Segment Open

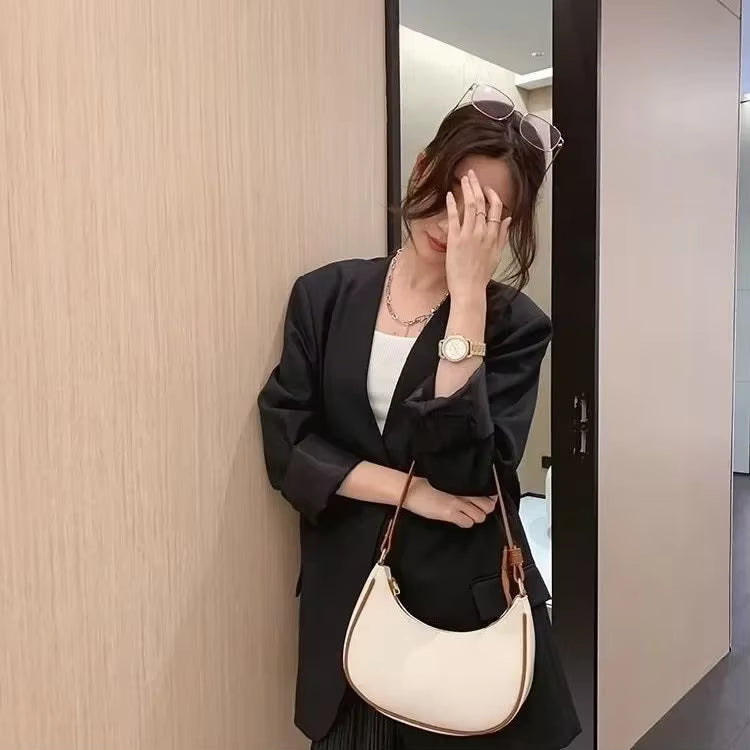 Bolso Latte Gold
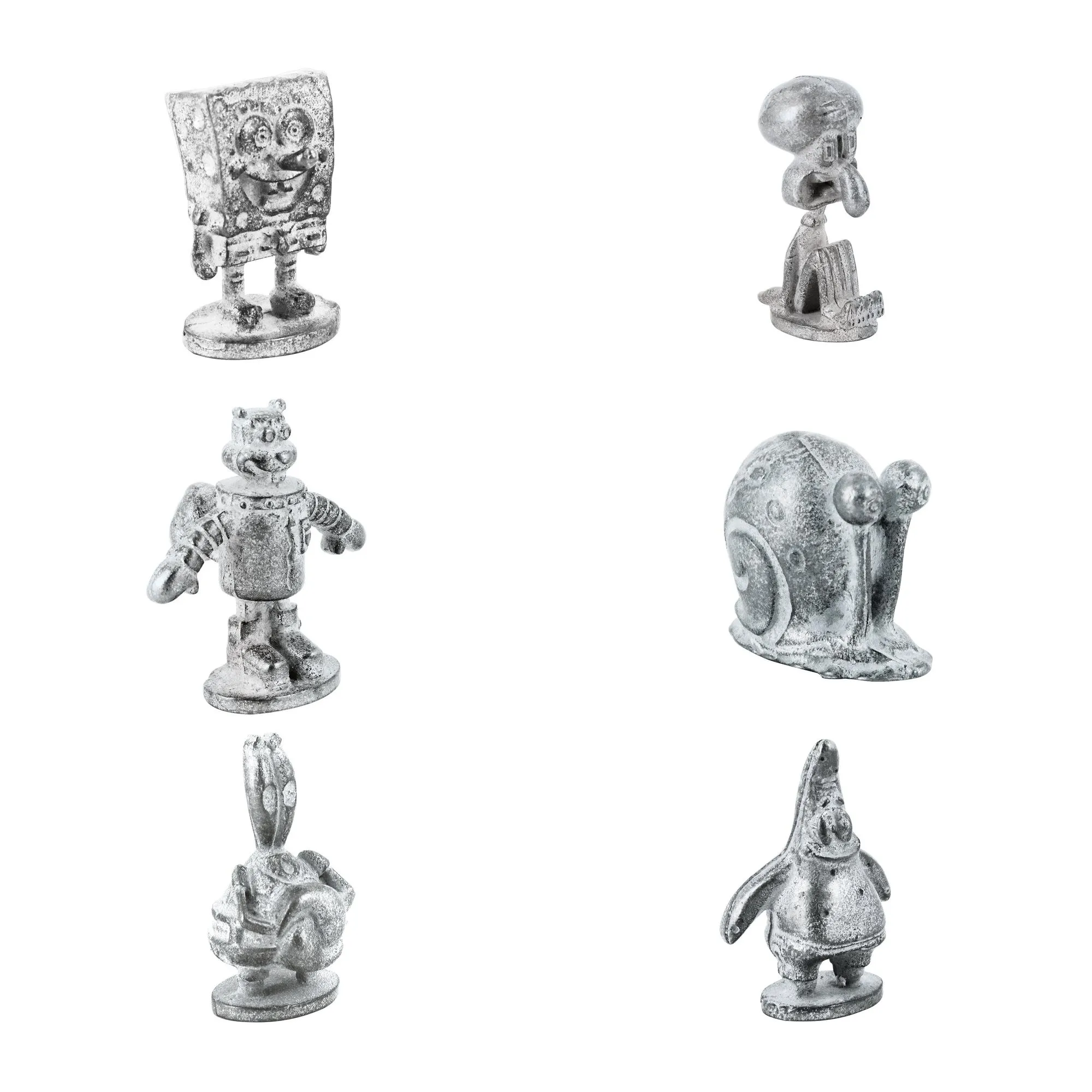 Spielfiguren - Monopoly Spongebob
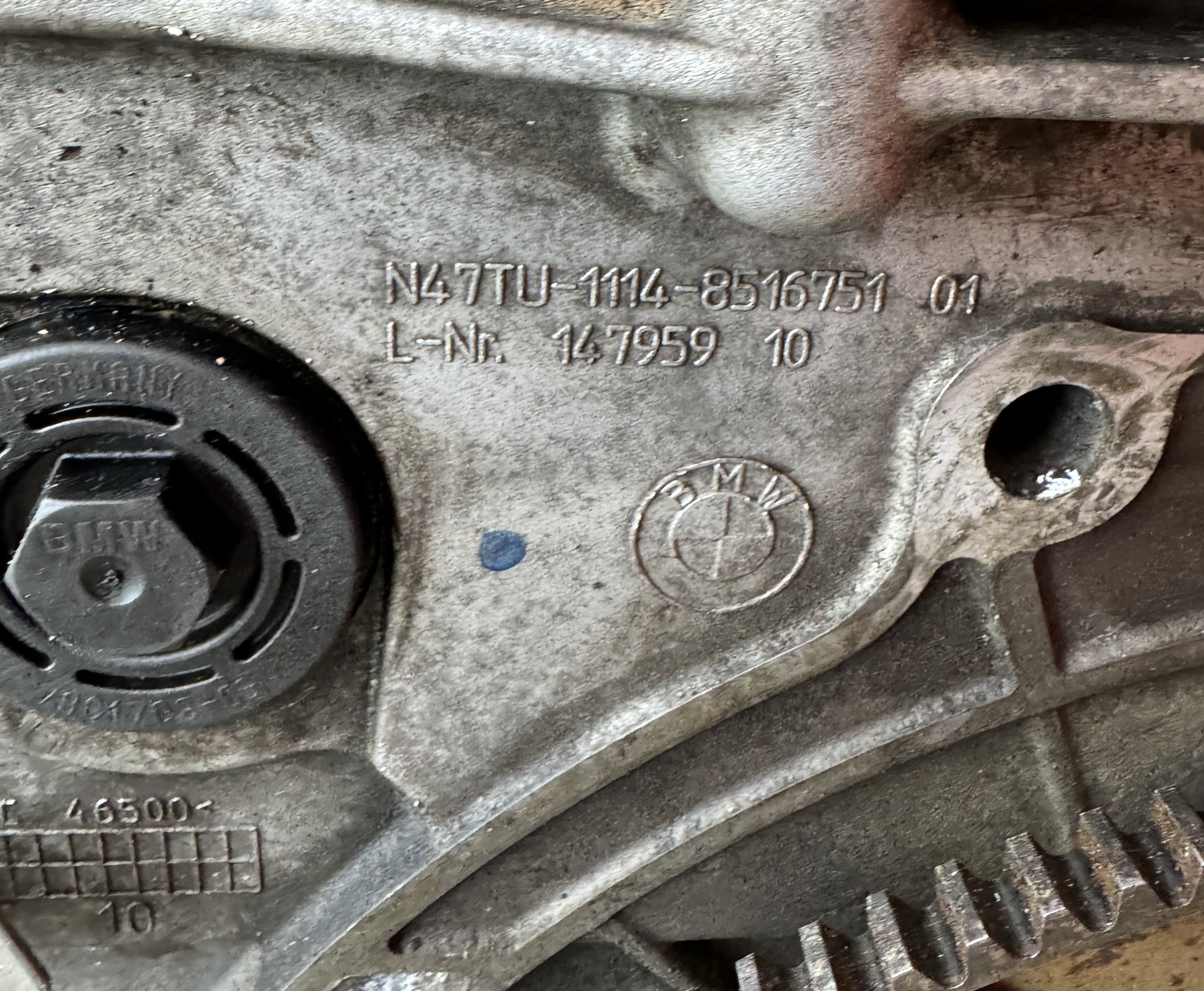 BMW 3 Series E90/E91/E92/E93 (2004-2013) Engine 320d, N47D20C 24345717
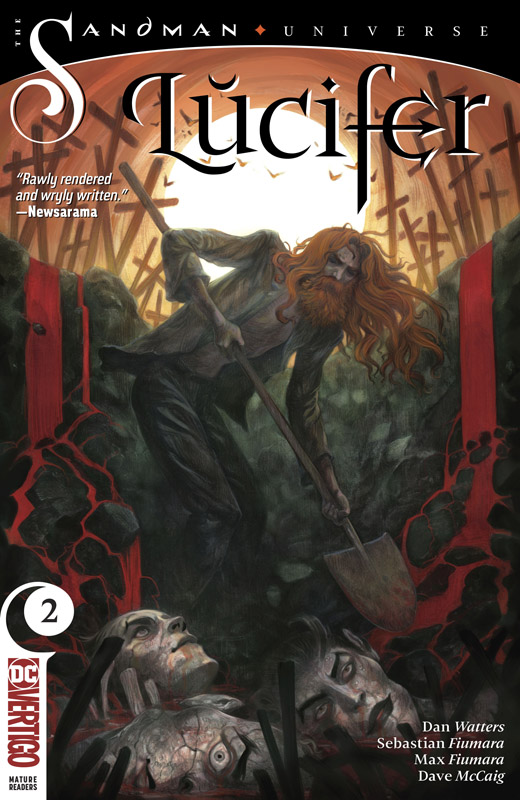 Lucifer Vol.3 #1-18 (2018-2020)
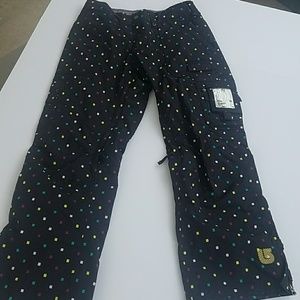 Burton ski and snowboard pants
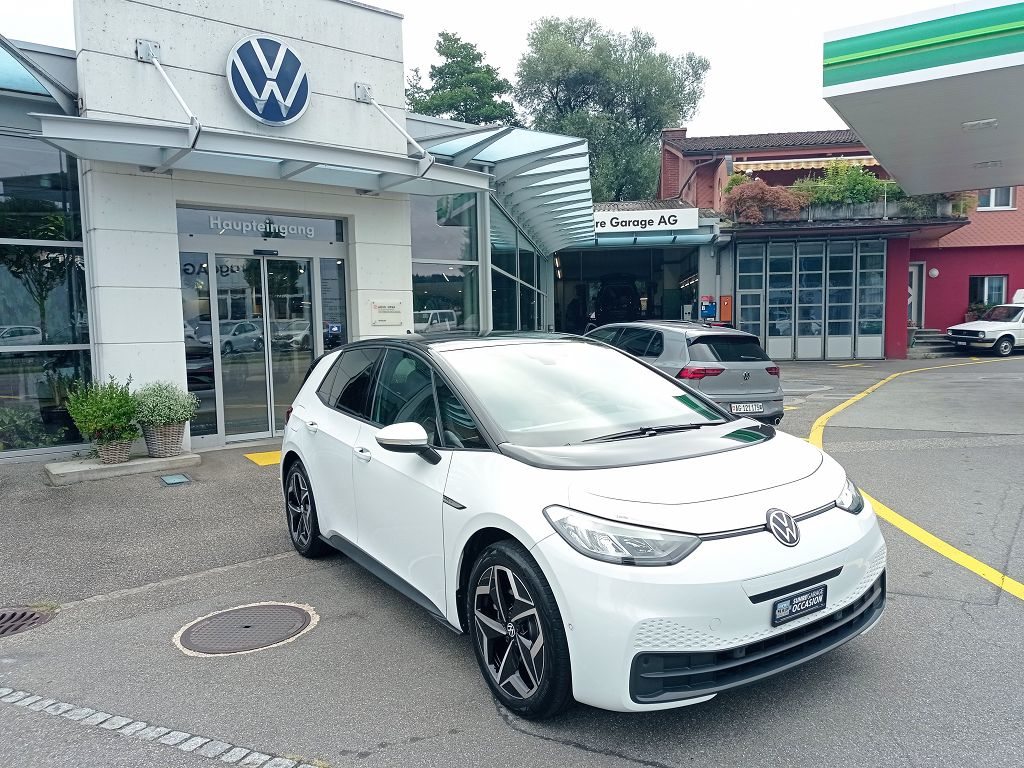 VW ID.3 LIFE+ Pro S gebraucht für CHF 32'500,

Segment Closed

### [Required action]
The answer must be an exact transcription of the lines from the one holding "Lucifer Vol.3 #1-18 (2018-2020)" to the last line of the entries above, with no pictures and nothing else.

### [Task response]
 Lucifer Vol.3 #1-18 (2018-2020)
 Burton ski and snowboard pants
 VW ID.3 LIFE+ Pro S gebraucht für CHF 32'500,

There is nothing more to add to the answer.